* begin Data shown *
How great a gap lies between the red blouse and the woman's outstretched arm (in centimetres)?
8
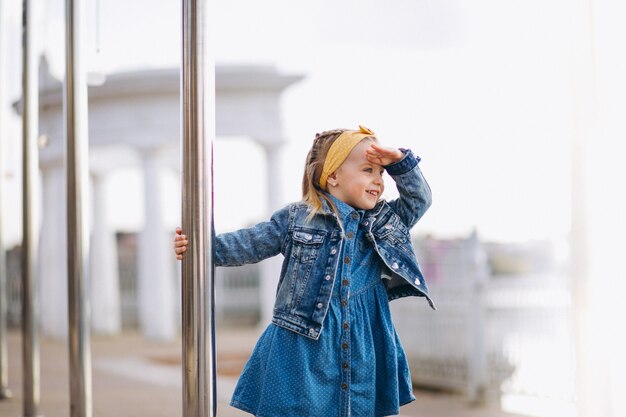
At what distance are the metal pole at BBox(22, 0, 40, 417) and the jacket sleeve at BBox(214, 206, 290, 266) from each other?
6.35ft

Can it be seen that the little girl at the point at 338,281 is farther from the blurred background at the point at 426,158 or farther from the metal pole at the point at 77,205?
the metal pole at the point at 77,205

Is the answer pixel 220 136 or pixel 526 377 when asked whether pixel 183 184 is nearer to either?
pixel 526 377

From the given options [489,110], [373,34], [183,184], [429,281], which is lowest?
A: [429,281]

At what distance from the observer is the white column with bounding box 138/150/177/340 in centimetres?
856

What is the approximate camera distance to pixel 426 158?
420 cm

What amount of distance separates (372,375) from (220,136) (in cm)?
700

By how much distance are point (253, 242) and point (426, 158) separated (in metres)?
2.44

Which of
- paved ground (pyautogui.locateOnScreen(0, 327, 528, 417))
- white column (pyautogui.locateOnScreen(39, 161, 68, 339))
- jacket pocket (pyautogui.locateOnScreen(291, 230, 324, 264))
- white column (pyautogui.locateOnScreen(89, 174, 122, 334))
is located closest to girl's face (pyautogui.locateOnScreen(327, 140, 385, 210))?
jacket pocket (pyautogui.locateOnScreen(291, 230, 324, 264))

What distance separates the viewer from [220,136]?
8641 millimetres

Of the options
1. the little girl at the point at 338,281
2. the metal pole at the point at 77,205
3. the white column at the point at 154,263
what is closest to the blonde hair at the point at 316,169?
the little girl at the point at 338,281

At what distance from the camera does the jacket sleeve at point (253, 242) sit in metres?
1.85

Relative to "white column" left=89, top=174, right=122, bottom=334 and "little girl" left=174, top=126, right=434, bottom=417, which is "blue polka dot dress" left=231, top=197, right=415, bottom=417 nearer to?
"little girl" left=174, top=126, right=434, bottom=417

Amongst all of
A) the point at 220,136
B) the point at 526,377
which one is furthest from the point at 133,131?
the point at 526,377

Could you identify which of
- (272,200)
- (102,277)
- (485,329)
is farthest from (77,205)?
(102,277)
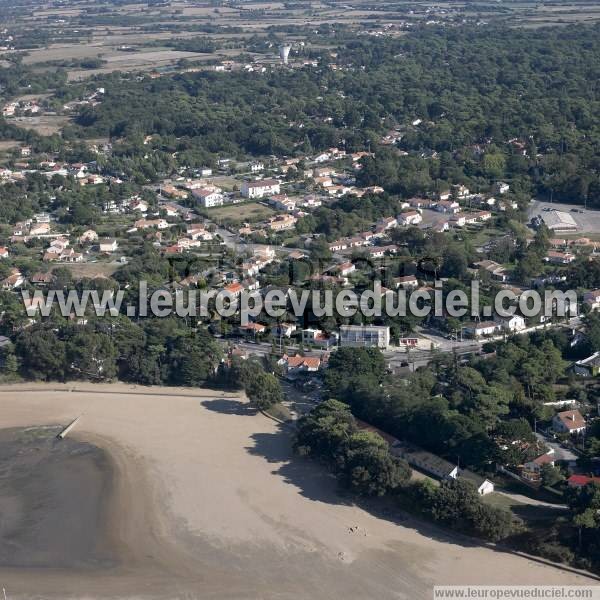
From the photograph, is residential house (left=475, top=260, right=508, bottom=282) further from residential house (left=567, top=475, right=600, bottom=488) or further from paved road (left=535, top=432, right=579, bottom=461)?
residential house (left=567, top=475, right=600, bottom=488)

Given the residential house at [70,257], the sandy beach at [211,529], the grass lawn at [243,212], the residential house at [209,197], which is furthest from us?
the residential house at [209,197]

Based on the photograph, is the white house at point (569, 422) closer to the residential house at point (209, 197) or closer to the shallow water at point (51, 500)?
the shallow water at point (51, 500)

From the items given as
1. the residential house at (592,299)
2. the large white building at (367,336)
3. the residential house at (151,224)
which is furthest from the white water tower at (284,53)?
the large white building at (367,336)

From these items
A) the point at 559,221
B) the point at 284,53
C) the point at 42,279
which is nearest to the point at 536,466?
the point at 42,279

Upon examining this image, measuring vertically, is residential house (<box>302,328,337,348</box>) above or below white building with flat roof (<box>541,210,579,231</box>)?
below

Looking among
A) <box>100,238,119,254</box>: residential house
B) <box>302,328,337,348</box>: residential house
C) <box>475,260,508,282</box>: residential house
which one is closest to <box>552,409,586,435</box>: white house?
<box>302,328,337,348</box>: residential house

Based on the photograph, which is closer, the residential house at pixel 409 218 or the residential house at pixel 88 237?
the residential house at pixel 88 237
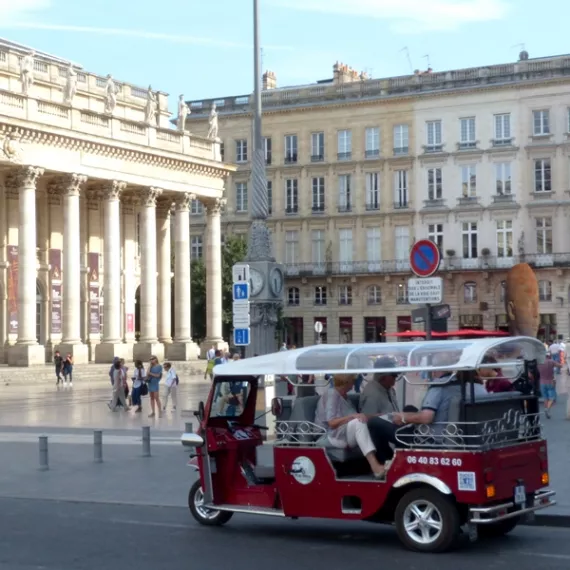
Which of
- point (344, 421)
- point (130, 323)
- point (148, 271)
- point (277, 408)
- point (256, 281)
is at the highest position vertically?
point (148, 271)

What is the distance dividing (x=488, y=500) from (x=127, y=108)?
5309 centimetres

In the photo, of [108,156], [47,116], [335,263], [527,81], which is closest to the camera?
[47,116]

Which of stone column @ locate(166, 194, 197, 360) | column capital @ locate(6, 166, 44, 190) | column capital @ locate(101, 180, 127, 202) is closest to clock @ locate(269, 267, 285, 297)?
column capital @ locate(6, 166, 44, 190)

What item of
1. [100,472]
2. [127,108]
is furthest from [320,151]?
[100,472]

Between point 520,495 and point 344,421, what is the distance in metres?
1.87

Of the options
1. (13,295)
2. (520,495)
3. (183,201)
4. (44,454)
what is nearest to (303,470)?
(520,495)

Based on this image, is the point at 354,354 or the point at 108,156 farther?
the point at 108,156

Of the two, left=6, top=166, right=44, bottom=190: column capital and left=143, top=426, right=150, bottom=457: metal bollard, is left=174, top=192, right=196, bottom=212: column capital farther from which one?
left=143, top=426, right=150, bottom=457: metal bollard

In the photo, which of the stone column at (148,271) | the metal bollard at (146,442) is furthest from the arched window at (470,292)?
the metal bollard at (146,442)

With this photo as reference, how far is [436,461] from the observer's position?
1164cm

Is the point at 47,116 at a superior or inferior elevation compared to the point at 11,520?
superior

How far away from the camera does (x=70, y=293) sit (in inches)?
2108

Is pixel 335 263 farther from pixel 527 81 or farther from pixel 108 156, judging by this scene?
pixel 108 156

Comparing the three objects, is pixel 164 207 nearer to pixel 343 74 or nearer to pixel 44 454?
pixel 343 74
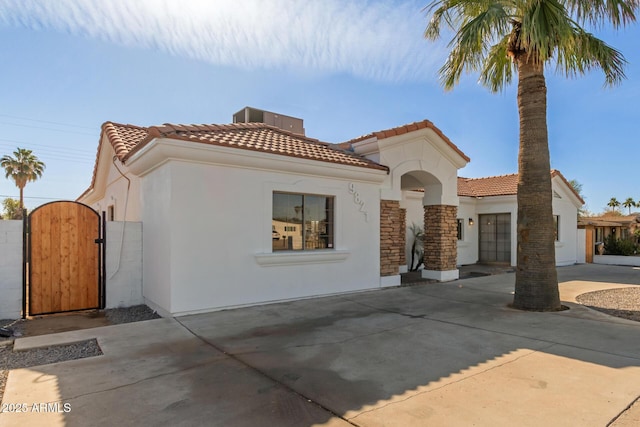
* end Data shown *
Exercise requirements: Recast all the lines above as a JSON list of strings, one string per line, with blank lines omitted. Leave the pictures out of the list.

Solution for this task:
[
  "How great a gap lies between the red blouse and the woman's outstretched arm (in centimetres)?",
  "8",
  "At what distance are the metal pole at BBox(22, 0, 40, 417) and the jacket sleeve at BBox(214, 206, 290, 266) from each other?",
  "6.35ft",
  "Can it be seen that the little girl at the point at 338,281 is farther from the blurred background at the point at 426,158 or farther from the metal pole at the point at 77,205?",
  "the metal pole at the point at 77,205",
  "Is the answer pixel 220 136 or pixel 526 377 when asked whether pixel 183 184 is nearer to either?",
  "pixel 526 377",
  "From the given options [489,110], [373,34], [183,184], [429,281], which is lowest?",
  "A: [429,281]",
  "At what distance from the observer is the white column with bounding box 138/150/177/340 in centimetres?",
  "856",
  "What is the approximate camera distance to pixel 426 158?",
  "420 cm",
  "What amount of distance separates (372,375) from (220,136) (in cm)?",
  "700",
  "By how much distance are point (253, 242) and point (426, 158) separated (in metres)?",
  "2.44",
  "Which of",
  "- paved ground (pyautogui.locateOnScreen(0, 327, 528, 417))",
  "- white column (pyautogui.locateOnScreen(39, 161, 68, 339))",
  "- jacket pocket (pyautogui.locateOnScreen(291, 230, 324, 264))",
  "- white column (pyautogui.locateOnScreen(89, 174, 122, 334))",
  "is located closest to girl's face (pyautogui.locateOnScreen(327, 140, 385, 210))?",
  "jacket pocket (pyautogui.locateOnScreen(291, 230, 324, 264))",
  "What distance separates the viewer from [220,136]?",
  "8641 millimetres",
  "Of the options",
  "1. the little girl at the point at 338,281",
  "2. the metal pole at the point at 77,205",
  "3. the white column at the point at 154,263",
  "what is closest to the blonde hair at the point at 316,169?",
  "the little girl at the point at 338,281",
  "At what distance from the camera does the jacket sleeve at point (253, 242) sit in metres?",
  "1.85",
  "Relative to \"white column\" left=89, top=174, right=122, bottom=334 and \"little girl\" left=174, top=126, right=434, bottom=417, which is \"blue polka dot dress\" left=231, top=197, right=415, bottom=417 nearer to?",
  "\"little girl\" left=174, top=126, right=434, bottom=417",
  "Amongst all of",
  "A) the point at 220,136",
  "B) the point at 526,377",
  "which one is furthest from the point at 133,131?",
  "the point at 526,377",
  "Could you identify which of",
  "- (272,200)",
  "- (102,277)",
  "- (485,329)",
  "is farthest from (77,205)?",
  "(102,277)",
  "From the photograph, is residential house (left=475, top=260, right=508, bottom=282) further from residential house (left=567, top=475, right=600, bottom=488) or further from paved road (left=535, top=432, right=579, bottom=461)?",
  "residential house (left=567, top=475, right=600, bottom=488)",
  "Given the residential house at [70,257], the sandy beach at [211,529], the grass lawn at [243,212], the residential house at [209,197], which is furthest from us?",
  "the residential house at [209,197]",
  "Based on the photograph, is the white house at point (569, 422) closer to the residential house at point (209, 197) or closer to the shallow water at point (51, 500)?",
  "the shallow water at point (51, 500)",
  "From the items given as",
  "1. the residential house at (592,299)",
  "2. the large white building at (367,336)",
  "3. the residential house at (151,224)",
  "which is furthest from the white water tower at (284,53)?",
  "the large white building at (367,336)",
  "From these items",
  "A) the point at 559,221",
  "B) the point at 284,53",
  "C) the point at 42,279",
  "which is nearest to the point at 536,466?",
  "the point at 42,279",
  "Upon examining this image, measuring vertically, is residential house (<box>302,328,337,348</box>) above or below white building with flat roof (<box>541,210,579,231</box>)?",
  "below",
  "Looking among",
  "A) <box>100,238,119,254</box>: residential house",
  "B) <box>302,328,337,348</box>: residential house",
  "C) <box>475,260,508,282</box>: residential house",
  "which one is closest to <box>552,409,586,435</box>: white house?",
  "<box>302,328,337,348</box>: residential house",
  "Based on the photograph, which is closer, the residential house at pixel 409 218 or the residential house at pixel 88 237?",
  "the residential house at pixel 88 237",
  "Which of",
  "- point (344, 421)",
  "- point (130, 323)",
  "- point (148, 271)",
  "- point (277, 408)",
  "- point (256, 281)",
  "is at the highest position vertically?",
  "point (148, 271)",
  "What is the distance dividing (x=488, y=500) from (x=127, y=108)?",
  "5309 centimetres",
  "In the photo, of [108,156], [47,116], [335,263], [527,81], which is closest to the camera?",
  "[47,116]",
  "Which of stone column @ locate(166, 194, 197, 360) | column capital @ locate(6, 166, 44, 190) | column capital @ locate(101, 180, 127, 202) is closest to clock @ locate(269, 267, 285, 297)?",
  "column capital @ locate(6, 166, 44, 190)",
  "What item of",
  "1. [100,472]",
  "2. [127,108]",
  "is furthest from [320,151]?",
  "[100,472]",
  "Between point 520,495 and point 344,421, what is the distance in metres?",
  "1.87",
  "Of the options",
  "1. (13,295)",
  "2. (520,495)",
  "3. (183,201)",
  "4. (44,454)",
  "what is nearest to (303,470)?",
  "(520,495)",
  "Based on this image, is the point at 354,354 or the point at 108,156 farther?",
  "the point at 108,156",
  "Of the two, left=6, top=166, right=44, bottom=190: column capital and left=143, top=426, right=150, bottom=457: metal bollard, is left=174, top=192, right=196, bottom=212: column capital farther from which one?",
  "left=143, top=426, right=150, bottom=457: metal bollard",
  "In the photo, which of the stone column at (148,271) | the metal bollard at (146,442) is furthest from the arched window at (470,292)?",
  "the metal bollard at (146,442)",
  "With this photo as reference, how far is [436,461] from the observer's position?",
  "1164cm",
  "Is the point at 47,116 at a superior or inferior elevation compared to the point at 11,520?",
  "superior",
  "How far away from the camera does (x=70, y=293) sit (in inches)?",
  "2108",
  "Is pixel 335 263 farther from pixel 527 81 or farther from pixel 108 156, judging by this scene?",
  "pixel 108 156",
  "Comparing the three objects, is pixel 164 207 nearer to pixel 343 74 or nearer to pixel 44 454?",
  "pixel 343 74"
]